The spread of antibiotic-resistant bacteria poses a major threat not only to our ability to treat and prevent specific diseases, but to provide medical care across a range of emergency events. The reauthorization of PAHPA gives legislators an opportunity to strengthen our weakest link by providing pharmaceutical companies with a necessary incentive to fill an unmet need.
That the need for new antibiotics is both immediate and growing has been well documented by the United Nations, which in a 2016 declaration recognized resistance to antibiotics as the “greatest and most urgent global risk,” by the World Health Organization (WHO). WHO ranked antibiotic-resistant bacteria on a list of the most dangerous “priority pathogens” requiring new medicines with which to treat them.
The U.S. Centers for Disease Control and Prevention, estimates that of the 2 million Americans who become seriously ill from infections resistant to treatment each year, at least 23,000 die.
Antibiotic resistance puts our health security at risk, both within the U.S. and globally. An outbreak of a serious resistant infection with limited or no treatment options could overwhelm health systems, harm economies, and destabilize communities and nations in the process.
From a national security perspective, the lack of antibiotics to treat resistant pathogens poses additional grave dangers. Studies indicate that a weaponized, resistant pathogen in just a single incident in the Washington, D.C. area could kill 3 million people.
Significant wounds and burns resulting from a mass casualty event can quickly become infected, and we have frighteningly few available treatments for these infections.
But while the need for new antibiotics increases, impetus toward developing and marketing new infection-fighting medicine continues to be stalled. The Biomedical Advanced Research and Development Authority (BARDA) provides essential support for antibiotic research and development with funding for costly clinic trials.

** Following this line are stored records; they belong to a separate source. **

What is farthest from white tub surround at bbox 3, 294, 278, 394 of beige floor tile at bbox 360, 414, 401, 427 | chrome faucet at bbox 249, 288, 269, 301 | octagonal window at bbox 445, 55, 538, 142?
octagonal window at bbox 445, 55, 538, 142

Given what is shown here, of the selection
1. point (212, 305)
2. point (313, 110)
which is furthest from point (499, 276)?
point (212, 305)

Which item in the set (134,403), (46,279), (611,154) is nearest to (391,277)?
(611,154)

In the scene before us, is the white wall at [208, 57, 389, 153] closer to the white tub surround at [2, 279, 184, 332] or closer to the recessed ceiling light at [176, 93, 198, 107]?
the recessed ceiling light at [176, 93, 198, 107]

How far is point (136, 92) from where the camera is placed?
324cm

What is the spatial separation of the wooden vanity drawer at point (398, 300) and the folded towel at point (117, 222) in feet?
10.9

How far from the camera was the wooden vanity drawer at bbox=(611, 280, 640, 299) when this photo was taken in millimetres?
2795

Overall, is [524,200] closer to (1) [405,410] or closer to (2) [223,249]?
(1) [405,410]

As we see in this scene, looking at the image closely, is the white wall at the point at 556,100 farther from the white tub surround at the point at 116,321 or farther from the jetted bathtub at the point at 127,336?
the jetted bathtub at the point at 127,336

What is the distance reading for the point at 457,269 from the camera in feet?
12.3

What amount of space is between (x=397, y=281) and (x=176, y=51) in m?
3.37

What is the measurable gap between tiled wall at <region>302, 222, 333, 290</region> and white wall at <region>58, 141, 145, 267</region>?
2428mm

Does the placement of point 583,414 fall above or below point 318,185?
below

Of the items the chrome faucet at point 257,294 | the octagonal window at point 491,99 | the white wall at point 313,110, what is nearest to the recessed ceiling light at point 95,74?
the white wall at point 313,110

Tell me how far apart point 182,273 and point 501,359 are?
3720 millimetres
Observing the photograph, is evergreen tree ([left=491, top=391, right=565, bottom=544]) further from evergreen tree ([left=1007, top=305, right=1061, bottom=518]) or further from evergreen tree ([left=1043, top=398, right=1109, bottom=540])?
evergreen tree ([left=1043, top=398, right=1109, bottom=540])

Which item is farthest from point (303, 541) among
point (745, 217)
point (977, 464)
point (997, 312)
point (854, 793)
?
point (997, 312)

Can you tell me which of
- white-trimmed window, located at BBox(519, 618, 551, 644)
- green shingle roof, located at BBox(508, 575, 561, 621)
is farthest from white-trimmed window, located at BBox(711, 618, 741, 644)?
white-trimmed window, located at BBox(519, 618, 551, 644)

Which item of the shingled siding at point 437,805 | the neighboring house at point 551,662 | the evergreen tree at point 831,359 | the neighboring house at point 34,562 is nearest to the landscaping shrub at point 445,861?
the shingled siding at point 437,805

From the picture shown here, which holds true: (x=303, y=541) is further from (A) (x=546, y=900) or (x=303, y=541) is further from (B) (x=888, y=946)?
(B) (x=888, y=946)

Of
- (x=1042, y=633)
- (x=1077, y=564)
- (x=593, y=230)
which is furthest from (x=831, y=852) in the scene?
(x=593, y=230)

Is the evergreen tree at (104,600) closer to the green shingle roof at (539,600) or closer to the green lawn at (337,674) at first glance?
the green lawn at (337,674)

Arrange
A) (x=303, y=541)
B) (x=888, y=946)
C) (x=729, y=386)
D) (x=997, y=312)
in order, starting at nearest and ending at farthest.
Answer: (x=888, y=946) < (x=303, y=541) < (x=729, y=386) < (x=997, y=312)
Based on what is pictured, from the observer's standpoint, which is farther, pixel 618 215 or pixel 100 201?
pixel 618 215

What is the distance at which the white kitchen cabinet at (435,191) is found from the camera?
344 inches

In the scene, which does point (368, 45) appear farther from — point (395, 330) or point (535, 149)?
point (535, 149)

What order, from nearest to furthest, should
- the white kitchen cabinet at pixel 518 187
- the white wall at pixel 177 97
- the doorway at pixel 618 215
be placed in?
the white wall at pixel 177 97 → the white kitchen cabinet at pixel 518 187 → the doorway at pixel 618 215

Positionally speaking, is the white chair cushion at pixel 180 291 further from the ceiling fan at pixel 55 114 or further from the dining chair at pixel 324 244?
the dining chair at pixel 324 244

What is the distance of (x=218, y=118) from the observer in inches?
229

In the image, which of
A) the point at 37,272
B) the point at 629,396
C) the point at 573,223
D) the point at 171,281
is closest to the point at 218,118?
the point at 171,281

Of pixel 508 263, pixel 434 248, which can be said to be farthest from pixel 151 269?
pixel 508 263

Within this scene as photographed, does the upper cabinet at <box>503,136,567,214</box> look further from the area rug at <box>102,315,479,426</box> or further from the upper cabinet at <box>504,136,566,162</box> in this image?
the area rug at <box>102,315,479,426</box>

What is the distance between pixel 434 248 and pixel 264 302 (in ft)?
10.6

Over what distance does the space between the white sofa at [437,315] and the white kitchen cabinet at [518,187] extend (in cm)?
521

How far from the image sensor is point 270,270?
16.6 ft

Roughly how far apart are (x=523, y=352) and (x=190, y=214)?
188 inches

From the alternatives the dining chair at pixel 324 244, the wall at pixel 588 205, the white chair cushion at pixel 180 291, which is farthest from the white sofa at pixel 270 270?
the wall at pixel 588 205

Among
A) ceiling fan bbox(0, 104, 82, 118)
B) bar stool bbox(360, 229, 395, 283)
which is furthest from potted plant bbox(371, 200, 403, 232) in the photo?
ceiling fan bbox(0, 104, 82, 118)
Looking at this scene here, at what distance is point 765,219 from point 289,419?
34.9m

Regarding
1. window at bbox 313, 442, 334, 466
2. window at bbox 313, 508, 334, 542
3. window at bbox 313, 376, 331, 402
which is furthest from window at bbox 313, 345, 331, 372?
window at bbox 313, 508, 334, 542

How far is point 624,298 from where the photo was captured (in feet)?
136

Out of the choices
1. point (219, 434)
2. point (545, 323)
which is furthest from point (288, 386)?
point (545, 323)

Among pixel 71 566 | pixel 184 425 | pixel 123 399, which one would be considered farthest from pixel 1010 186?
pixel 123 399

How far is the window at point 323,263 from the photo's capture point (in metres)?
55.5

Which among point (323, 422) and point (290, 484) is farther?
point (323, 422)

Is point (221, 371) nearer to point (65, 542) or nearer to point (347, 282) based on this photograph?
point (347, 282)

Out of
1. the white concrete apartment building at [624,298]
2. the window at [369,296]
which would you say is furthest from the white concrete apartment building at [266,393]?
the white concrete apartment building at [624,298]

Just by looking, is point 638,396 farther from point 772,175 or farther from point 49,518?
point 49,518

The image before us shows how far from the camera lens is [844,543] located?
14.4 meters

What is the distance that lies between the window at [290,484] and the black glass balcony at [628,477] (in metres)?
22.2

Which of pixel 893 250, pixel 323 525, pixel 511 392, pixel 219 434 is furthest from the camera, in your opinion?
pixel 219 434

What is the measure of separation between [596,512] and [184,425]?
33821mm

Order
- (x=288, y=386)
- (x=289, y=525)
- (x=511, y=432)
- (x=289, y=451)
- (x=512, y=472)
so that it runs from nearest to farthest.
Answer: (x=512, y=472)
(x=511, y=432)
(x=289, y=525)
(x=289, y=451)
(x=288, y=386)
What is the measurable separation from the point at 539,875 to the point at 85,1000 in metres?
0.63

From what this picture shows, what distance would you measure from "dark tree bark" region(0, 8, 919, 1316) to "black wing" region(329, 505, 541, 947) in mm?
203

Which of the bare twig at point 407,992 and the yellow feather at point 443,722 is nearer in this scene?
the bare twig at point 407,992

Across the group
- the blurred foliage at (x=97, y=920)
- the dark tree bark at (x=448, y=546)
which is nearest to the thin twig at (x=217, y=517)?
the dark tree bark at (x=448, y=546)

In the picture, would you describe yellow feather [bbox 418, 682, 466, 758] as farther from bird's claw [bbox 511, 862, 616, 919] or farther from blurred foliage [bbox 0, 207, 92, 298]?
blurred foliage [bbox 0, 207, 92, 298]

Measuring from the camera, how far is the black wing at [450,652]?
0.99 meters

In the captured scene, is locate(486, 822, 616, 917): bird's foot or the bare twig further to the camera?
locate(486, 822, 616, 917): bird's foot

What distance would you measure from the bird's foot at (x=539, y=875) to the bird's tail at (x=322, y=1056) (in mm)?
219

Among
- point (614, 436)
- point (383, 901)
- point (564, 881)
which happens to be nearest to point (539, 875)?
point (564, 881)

Still, because courses of antibiotic treatment must be prescribed judiciously, and are typically short, efforts to develop new antibiotics are unlikely to lead to high-volume sales. With little or no opportunities to earn returns on investments, companies have backed away from antibiotic research and development.
The reauthorization of PAHPA provides an opportunity to fill the gap by giving new funding authority to BARDA to provide market entry rewards for the successful development of new antimicrobials, paid over a period of five years.
Such rewards would be reserved for antimicrobials that only address the most urgent unmet needs to treat resistant infections and would require commitments to antimicrobial stewardship and access.
An effective market entry reward program that leads to the development of new antibiotics would save money. Currently the CDC estimates that AMR costs the U.S. health-care system an additional $20 billion in annual excess costs.
It also would save lives. As an infectious diseases physician, I have seen the toll of antimicrobial resistance, most recently during the influenza outbreak of the last season in which secondary bacterial infections claimed many lives.
Much more than Ebola, antimicrobial resistance threatens our health security, both domestically and globally. It is critical that PAHPA reauthorization addresses that threat.
Barbara Murray M.D. is the J. Ralph Meadows Professor of Medicine and director of the Infectious Diseases Division at the University of Texas Health Sciences Center at Houston, Chair of the Infectious Diseases Society of America’s Antimicrobial Resistance Committee and former President of IDSA.